Empowered Surgical Expertise

King’s College Hospital is one of London’s busiest teaching hospitals. Originally founded as a training facility in 1840, the institution is internationally renowned for its work in patient treatment, particularly in liver and fetal medicine.

“For us, having a 3D printed model for restoring skull defects cranioplasties is a must” — Dr. Muhanad Hatamleh, King’s College Hospital

To reduce operating times and improve pre-op planning, the maxillofacial, neurosurgery and orthopedic departments of King’s College Hospital turned to PolyJet 3D printing technology to produce accurate, customized surgical planning models. The departments use a 3D printer to convert patient CT scans into physical, patient-specific models to plan complex procedures and highlight any problematic areas before surgery. These physical models enable the surgeons to prepare in ways that computer models cannot.
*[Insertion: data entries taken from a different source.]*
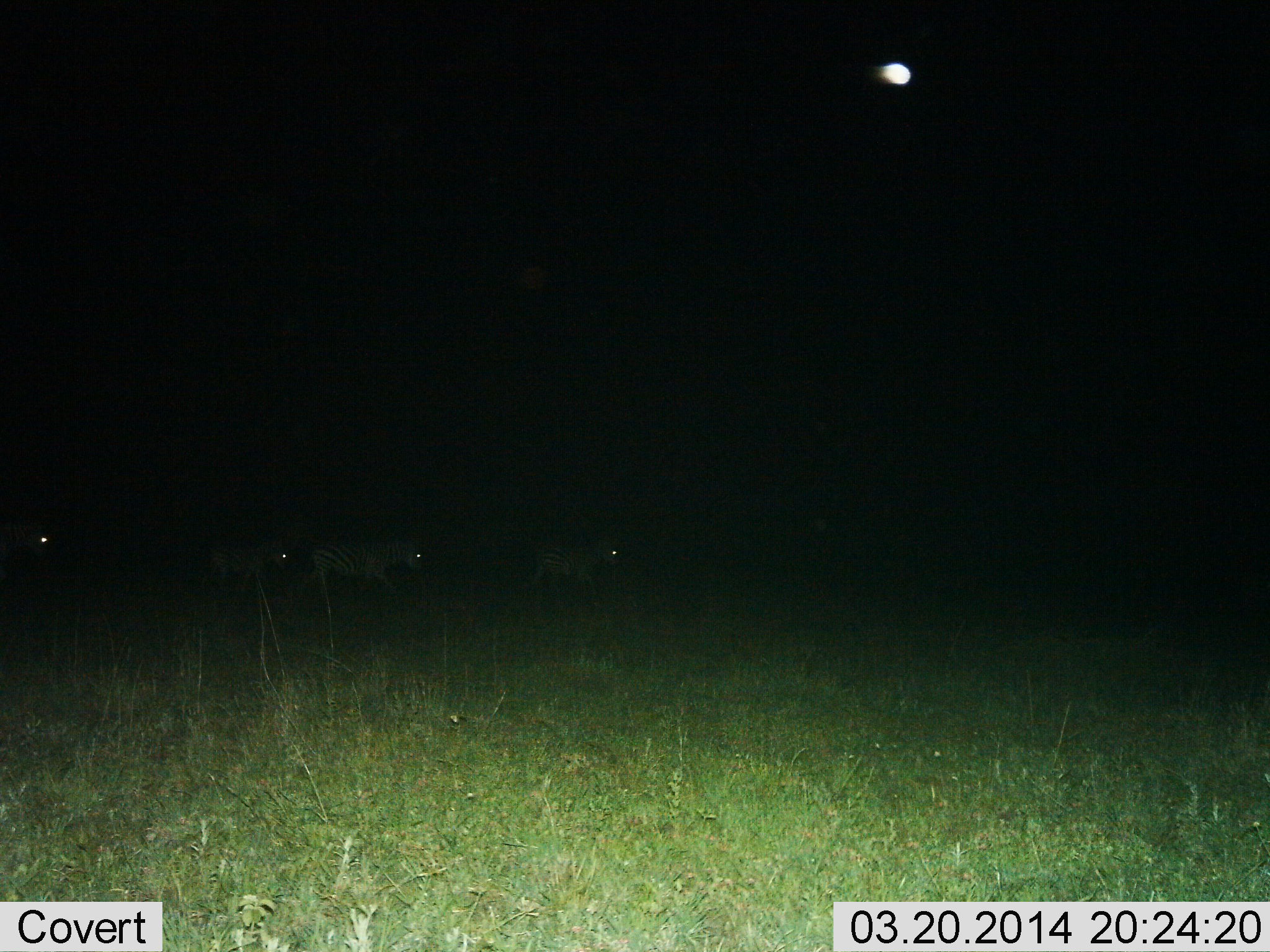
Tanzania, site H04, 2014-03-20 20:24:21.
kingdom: Animalia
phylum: Chordata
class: Mammalia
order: Perissodactyla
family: Equidae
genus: Equus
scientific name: Equus quagga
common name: plains zebra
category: zebra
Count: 4.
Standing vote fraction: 10%.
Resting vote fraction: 0%.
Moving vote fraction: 90%.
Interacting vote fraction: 0%.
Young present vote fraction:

“In cases of skull meningioma, where there is a tumor growing in the skull, the surgeon needs to remove the tumor and restore the skull during the same surgery,” Hatamleh said. “Producing a 3D printed model of the skull with the tumor enables our surgeons to clearly visualize the outcome of the surgery before it is performed, and make better decisions on the size of the implant required to restore the skull defect after removing the tumor.”


Finer Details

With 3D printing, the hospital saved about 30% more time in surgery as a procedure that once took 10-12 hours now only took 6-7 hours. Amongst the significant reductions in operating time and costs, 3D printing technology plays a crucial role in improving patient care as the ability to print fine details is critical to retaining specific and important details of a patient’s anatomy.

“For us, having a 3D printed model for restoring skull defects cranioplasties is a must,” Hatamleh said. “It enables us to correctly fill the defect to normal contours, which is then reproduced and used to put a titanium plate in place. The plate is implanted to not only restore the missing skull contours but also protect the brain parenchyma. Overall, this results in a better aesthetic outcome and improves patients’ confidence and quality of life.”